研究課題/領域番号 |
01430005
|
研究種目 |
一般研究(A)
|
配分区分 | 補助金 |
研究分野 |
有機化学一般
|
研究機関 | 北海道大学 |
研究代表者 |
西田 進也 北海道大学, 理学部, 教授 (40029400)
|
研究分担者 |
今井 敏郎 北海道大学, 理学部, 講師 (80184802)
村上 正志 北海道大学, 理学部, 講師 (60002375)
辻 孝 北海道大学, 理学部, 助教授 (20029482)
|
研究期間 (年度) |
1989 – 1990
|
研究課題ステータス |
完了 (1990年度)
|
配分額 *注記 |
28,000千円 (直接経費: 28,000千円)
1990年度: 2,000千円 (直接経費: 2,000千円)
1989年度: 26,000千円 (直接経費: 26,000千円)
|
キーワード | シクロプロパンのスピロ活性化 / 小員環の開環反応 / 環化付加反応 / シアノ基の窒素の求核攻撃 / TCNE / 酸化電位 / イオン化ポテンシャル / カチオンラジカル / スピロシクロプロパン / スピロ活性化効果 / 転位反応 / シクロプロピルエチレン / クロラニル / 共役ジエンの1,2ー還元 |
研究概要 |
パイ電子系とスピロ結合を介して共役しているシクロプロパン類が電子欠損オレフィンとの反応において容易に開環を伴った生成物を与えることを、スピロフルオレンにつづいてスピロインダン、スピロインデン、スピロヘプテン、スピロヘプタジェンについて明らかにした。基本的な反応経路は〔π2+2π〕、および〔π2+σ2〕環化付加反応であったが、基質上の置換基によっては、特異な反応生成物を与えた。特筆すべき結果の一つは、スピロ〔2.4〕ヘプター4,6ージェンにおいて3員環がさらに2つのペンダントシクロプロピル基によって置換されていると、DielsーAlder反応に競合して大幅な骨格の異性化を伴う特異な反応が起ってイミンが生成することを見いだしたことである。

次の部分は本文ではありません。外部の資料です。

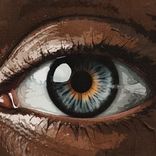 Artwork for "Unspoken Shifts"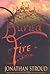 Buried Fire by Jonathan Stroud Buried Fire by Jonathan Stroud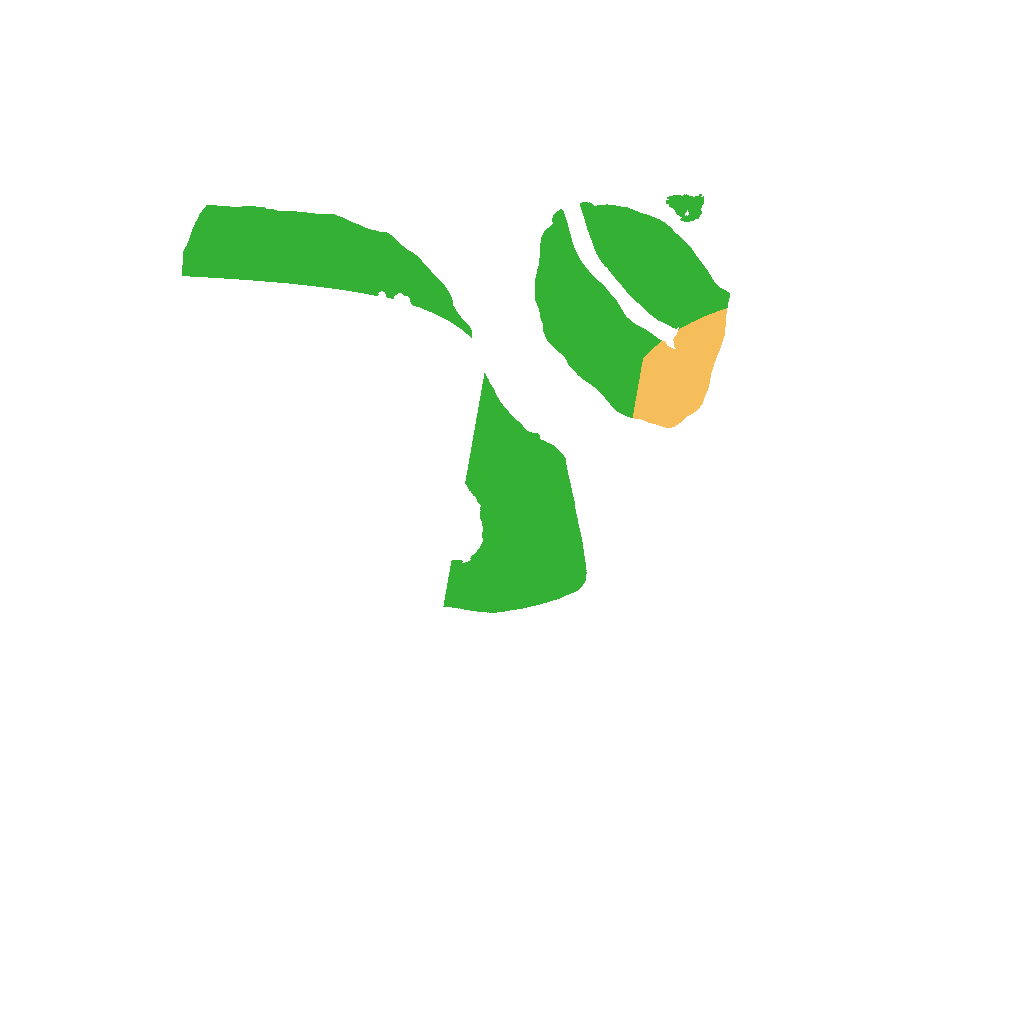 Biome Rust Map: Procedural Map, Size: 1500, Seed: 1117752205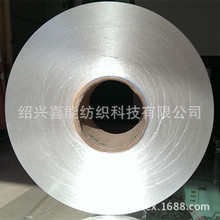 ȫ͵cLz  ճ ] 160 ~180 150D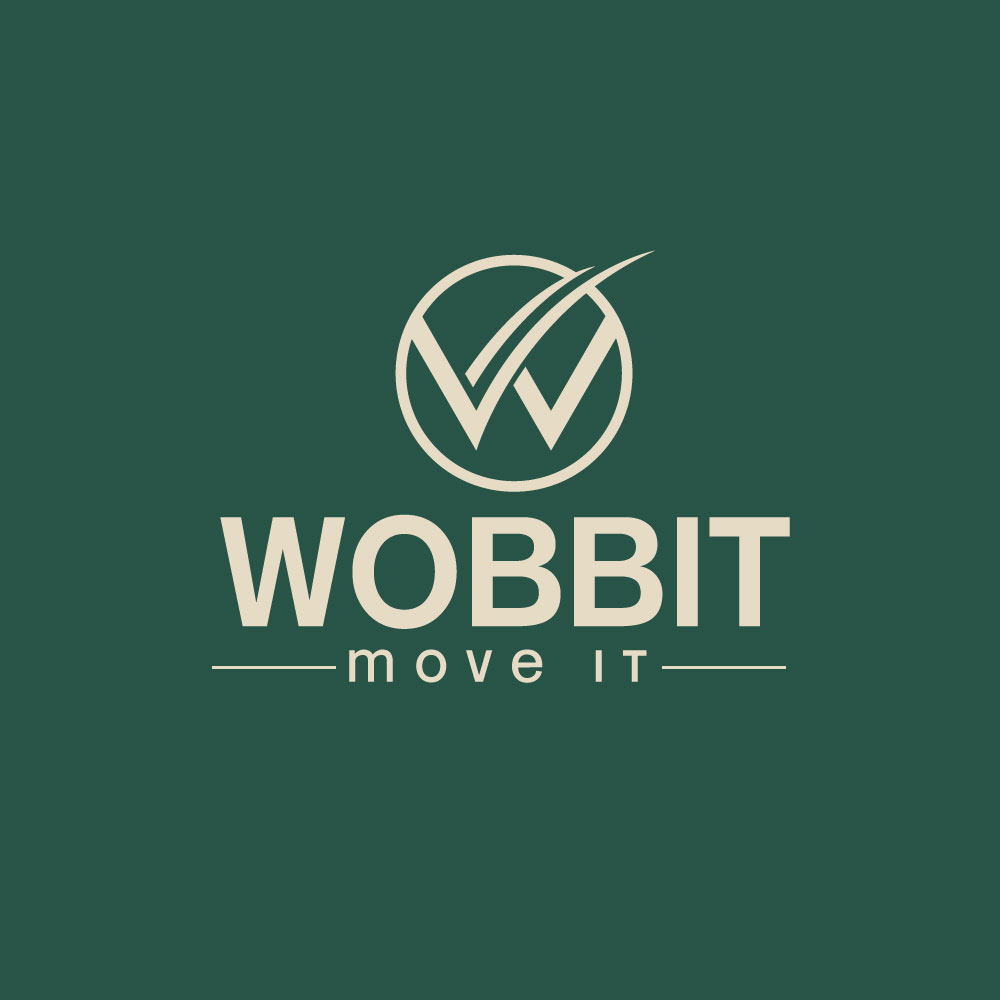 Logo Design by Krold IT Solutions for this project | Design #36367928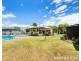 17-19 Lever Court, Ningi QLD 4511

同様な反応はスピロインデン誘導体においても起こり、ビニルシクロプロバントTCNEの反応を検討するにあたって今後とも考慮に入れるべき興味深い反応である。 特筆すべき成果の他の一つは、スピロヘプタン、スピロスプテン誘導体においてはその3員環上の置換基がそれらの酸化電位とイオン化ポテンシャルに対して電子効果を及ぼすのに対して、スピロヘプタジェンでは殆ど置換基効果が見られないことを見いだしたことである。これは不飽和5員環カチオンラジカルの構造との関連において興味深い結果である。その他、スピロフルオレン誘導体とTCNEの反応の立体化学的挙動、ジフェニル置換スピロフルオレンの反応挙動などをも検討した。これらの検討の結果は、シクロプロパンのスピロ活性化の要因に関する重要な基礎的知見を与えた。さらに、1,2ージシクロピルエチレンとTCNEとの熱反応、あるいはクロラニルとの光化学反応においても〔π2+σ2〕環化付加反応が起こることを見いだした。特に最後の結果は、シクロプロパンの開裂を伴う反応はカチオンラジカル種を経由していると考える従来の仮説に裏付けを与えている。